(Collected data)
===============

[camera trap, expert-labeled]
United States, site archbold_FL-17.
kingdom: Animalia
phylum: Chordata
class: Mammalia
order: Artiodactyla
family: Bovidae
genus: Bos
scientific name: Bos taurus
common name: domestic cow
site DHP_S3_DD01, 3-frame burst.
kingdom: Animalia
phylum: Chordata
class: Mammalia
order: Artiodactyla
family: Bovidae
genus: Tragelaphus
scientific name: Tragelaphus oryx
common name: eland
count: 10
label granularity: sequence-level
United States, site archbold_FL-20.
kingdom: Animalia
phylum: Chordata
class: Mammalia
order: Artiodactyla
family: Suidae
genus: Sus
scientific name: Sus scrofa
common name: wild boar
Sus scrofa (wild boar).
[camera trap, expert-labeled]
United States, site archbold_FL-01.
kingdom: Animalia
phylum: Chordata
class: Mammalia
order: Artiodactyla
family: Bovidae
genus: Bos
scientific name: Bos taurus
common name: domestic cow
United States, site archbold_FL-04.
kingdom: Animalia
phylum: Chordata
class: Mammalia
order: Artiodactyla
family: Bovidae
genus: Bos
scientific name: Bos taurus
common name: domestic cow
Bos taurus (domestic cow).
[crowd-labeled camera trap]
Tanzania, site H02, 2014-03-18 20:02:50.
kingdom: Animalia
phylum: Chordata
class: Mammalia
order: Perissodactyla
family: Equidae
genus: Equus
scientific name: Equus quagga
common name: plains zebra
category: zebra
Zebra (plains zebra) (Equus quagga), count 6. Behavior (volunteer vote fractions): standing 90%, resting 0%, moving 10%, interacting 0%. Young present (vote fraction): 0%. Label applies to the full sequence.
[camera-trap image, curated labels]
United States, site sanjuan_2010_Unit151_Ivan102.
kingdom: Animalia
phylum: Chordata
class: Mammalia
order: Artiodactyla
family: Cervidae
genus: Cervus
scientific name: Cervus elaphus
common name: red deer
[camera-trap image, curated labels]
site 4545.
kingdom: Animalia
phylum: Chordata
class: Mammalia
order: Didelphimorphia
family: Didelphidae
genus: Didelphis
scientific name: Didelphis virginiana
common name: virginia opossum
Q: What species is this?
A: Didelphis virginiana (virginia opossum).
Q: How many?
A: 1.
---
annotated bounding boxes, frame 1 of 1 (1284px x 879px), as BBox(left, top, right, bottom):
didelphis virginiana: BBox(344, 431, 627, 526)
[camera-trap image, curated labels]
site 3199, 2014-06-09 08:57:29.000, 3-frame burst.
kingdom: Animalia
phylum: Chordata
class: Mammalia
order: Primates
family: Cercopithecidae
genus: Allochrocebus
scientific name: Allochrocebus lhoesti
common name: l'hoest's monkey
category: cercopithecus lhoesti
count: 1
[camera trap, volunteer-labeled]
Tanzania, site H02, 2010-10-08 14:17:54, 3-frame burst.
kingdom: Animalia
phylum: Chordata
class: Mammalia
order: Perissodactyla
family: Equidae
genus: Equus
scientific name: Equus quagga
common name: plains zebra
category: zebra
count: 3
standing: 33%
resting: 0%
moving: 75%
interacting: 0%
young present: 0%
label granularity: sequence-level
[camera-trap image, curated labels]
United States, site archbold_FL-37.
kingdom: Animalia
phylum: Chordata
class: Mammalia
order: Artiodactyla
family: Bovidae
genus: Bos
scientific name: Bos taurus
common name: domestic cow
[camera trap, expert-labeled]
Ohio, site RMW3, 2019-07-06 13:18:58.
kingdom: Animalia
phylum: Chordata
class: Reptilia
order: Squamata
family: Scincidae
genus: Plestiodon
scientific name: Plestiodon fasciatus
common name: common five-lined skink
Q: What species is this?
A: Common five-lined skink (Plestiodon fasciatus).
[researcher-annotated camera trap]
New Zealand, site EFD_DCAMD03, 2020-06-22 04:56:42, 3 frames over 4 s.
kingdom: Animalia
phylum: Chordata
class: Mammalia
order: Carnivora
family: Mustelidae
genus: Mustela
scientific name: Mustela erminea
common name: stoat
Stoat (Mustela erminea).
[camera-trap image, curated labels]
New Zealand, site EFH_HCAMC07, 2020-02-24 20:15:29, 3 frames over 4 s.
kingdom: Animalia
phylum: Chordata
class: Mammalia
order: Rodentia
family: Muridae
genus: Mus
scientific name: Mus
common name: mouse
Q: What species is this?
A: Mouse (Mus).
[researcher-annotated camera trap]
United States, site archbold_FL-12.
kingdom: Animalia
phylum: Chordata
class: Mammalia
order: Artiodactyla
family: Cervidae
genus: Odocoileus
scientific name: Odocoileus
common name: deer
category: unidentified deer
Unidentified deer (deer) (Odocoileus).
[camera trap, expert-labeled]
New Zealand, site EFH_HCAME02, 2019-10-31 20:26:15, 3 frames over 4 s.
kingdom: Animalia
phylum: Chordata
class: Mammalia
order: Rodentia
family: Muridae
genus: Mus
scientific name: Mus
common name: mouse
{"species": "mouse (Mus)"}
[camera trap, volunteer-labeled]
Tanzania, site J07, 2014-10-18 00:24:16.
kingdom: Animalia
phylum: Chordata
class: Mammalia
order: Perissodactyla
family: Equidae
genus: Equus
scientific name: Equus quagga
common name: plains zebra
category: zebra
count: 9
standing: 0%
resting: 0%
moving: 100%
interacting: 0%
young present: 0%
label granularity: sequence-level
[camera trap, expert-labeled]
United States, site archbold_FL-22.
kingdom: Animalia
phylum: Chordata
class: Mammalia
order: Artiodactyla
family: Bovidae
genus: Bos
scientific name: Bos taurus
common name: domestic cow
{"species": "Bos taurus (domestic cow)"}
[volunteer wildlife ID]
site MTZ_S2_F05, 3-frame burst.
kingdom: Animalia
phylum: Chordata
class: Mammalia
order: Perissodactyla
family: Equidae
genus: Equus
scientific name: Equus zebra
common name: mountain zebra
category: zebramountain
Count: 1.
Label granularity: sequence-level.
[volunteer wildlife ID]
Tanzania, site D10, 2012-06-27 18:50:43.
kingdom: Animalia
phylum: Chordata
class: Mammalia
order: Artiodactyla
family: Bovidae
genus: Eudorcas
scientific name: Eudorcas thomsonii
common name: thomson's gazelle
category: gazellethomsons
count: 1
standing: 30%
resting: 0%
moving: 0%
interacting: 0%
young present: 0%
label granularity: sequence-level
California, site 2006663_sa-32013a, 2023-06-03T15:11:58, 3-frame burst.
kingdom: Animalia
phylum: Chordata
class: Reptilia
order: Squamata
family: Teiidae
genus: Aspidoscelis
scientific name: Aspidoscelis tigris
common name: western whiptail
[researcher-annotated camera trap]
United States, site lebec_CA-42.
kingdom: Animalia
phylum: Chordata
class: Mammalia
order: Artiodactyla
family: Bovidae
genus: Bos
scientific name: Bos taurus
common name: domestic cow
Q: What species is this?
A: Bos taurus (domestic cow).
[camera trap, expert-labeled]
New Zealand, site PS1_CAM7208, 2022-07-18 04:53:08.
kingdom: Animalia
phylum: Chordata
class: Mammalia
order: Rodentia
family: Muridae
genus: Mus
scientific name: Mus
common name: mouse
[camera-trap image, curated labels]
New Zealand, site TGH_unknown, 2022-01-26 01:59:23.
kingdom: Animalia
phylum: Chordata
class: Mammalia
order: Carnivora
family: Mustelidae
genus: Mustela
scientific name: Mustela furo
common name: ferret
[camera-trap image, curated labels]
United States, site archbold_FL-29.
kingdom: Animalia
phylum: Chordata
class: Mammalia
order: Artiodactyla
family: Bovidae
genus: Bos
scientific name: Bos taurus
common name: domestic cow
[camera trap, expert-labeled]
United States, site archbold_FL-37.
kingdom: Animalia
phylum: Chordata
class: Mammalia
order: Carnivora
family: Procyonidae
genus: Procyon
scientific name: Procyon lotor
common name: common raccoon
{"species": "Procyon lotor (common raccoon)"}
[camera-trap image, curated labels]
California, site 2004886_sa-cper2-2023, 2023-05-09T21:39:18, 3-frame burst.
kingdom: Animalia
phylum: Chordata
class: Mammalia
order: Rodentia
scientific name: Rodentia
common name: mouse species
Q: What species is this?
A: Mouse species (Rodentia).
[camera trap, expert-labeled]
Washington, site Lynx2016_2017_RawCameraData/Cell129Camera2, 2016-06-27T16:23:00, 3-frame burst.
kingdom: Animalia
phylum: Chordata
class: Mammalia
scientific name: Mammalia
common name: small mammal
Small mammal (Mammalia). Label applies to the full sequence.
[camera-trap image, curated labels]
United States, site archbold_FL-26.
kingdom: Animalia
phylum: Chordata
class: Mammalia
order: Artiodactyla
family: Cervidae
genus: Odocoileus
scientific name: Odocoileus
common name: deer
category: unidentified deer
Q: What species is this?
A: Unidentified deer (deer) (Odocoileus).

===============

### Work order:
What you return must be the lines above that run from the line with "family: Didelphidae" to the line with "standing: 33%", inclusive, each copied exactly.

### Task response:
family: Didelphidae
genus: Didelphis
scientific name: Didelphis virginiana
common name: virginia opossum
Q: What species is this?
A: Didelphis virginiana (virginia opossum).
Q: How many?
A: 1.
---
annotated bounding boxes, frame 1 of 1 (1284px x 879px), as BBox(left, top, right, bottom):
didelphis virginiana: BBox(344, 431, 627, 526)
[camera-trap image, curated labels]
site 3199, 2014-06-09 08:57:29.000, 3-frame burst.
kingdom: Animalia
phylum: Chordata
class: Mammalia
order: Primates
family: Cercopithecidae
genus: Allochrocebus
scientific name: Allochrocebus lhoesti
common name: l'hoest's monkey
category: cercopithecus lhoesti
count: 1
[camera trap, volunteer-labeled]
Tanzania, site H02, 2010-10-08 14:17:54, 3-frame burst.
kingdom: Animalia
phylum: Chordata
class: Mammalia
order: Perissodactyla
family: Equidae
genus: Equus
scientific name: Equus quagga
common name: plains zebra
category: zebra
count: 3
standing: 33%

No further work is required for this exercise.